ER Nursing: Everything You Need to Know About Being an Emergency Room Nurse
There are many specialties available to aspiring nurses – each of them unique and rewarding. From working with babies to working as a telehealth nurse or as a Flight RN, you get to personalize most of the aspects of your career. You can choose the patient population you provide care for, the work environment, even the dynamism level of the job.
Emergency Nursing remains one of the most in-demand and fulfilling career tracks for nurses among the myriad of options. Every day you go to work means a life saved. But the ER comes with its own set of challenges. It’s dynamic, but it’s also unpredictable. It’s gratifying but also tiring. You help people day in and day out, but you are also exposed to a lot of pain and suffering. Before starting your journey as an RN in the emergency department, you need to know exactly what you’re signing up for. Once you learn to embrace the challenges, you’ll discover that the professional satisfaction of working in the Emergency department is unmatched.
Our guide is here to help you discover everything there is to know about emergency nursing. From the education and skills, you need to excel at the job to how much money you can expect to make – we can help you learn more about this wonderful career.
How Do You Become an ER Nurse?
One of the things you ponder on when choosing a career is the road that will take you there. You feel drawn to the goals and values of emergency nursing, and you feel like you have what it takes to be a great ER nurse. So, now there’s one more question left to answer: how exactly do you become an ER Nurse?
In order to become an Emergency Room Nurse, you first have to become a licensed nurse. These are the exact steps that will take you there. First, you enroll in a nursing school program. Upon completing it, you will sit for the NCLEX-RN exam. Once you successfully pass the exam, you gain your RN licensure. After that, you can start applying for ER Nursing Jobs.
The path to licensure seems relatively straightforward. Still, there are some decisions you need to make along the way. One of the main ones is what schooling path you’ll pursue. There are several ways to become a Registered Nurse.
You can opt for an Associate’s Degree in Nursing. This type of nursing program takes around two years to complete and is the fastest option to gaining RN licensure. Another possible course of action is enrolling in a Bachelor’s Degree in Nursing. A BSN will take longer – around four years – but it will prepare you more thoroughly for a nursing career.
Either one of these programs culminates with you sitting in for the NCLEX RN examination. It’s an extensive exam that tests your knowledge, critical thinking skills, and overall ability to make the best nursing judgments in any circumstance. As long as you’re a licensed Registered Nurse, you’ll be eligible to apply to most nursing positions.

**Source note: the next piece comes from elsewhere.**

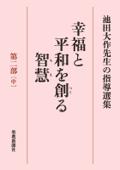 池田大作先生の指導選集 幸福と平和を創る智慧 第二部[中]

You can always advance your education at a later time in your career through nursing bridge programs. Bridge programs are an excellent option for working professionals who want to get a higher degree while working. RN-to-BSN programs are one of the most common nursing bridge programs. They are the best options for ADN-educated Registered Nurses who want to get their BSN in a short period of time and for less money. For instance, Nightingale College’s RN-to-BSN program can be completed in as little as 12 months. Moreover, it’s 100% online and career-friendly making it easier to juggle your school, work, and personal responsibilities.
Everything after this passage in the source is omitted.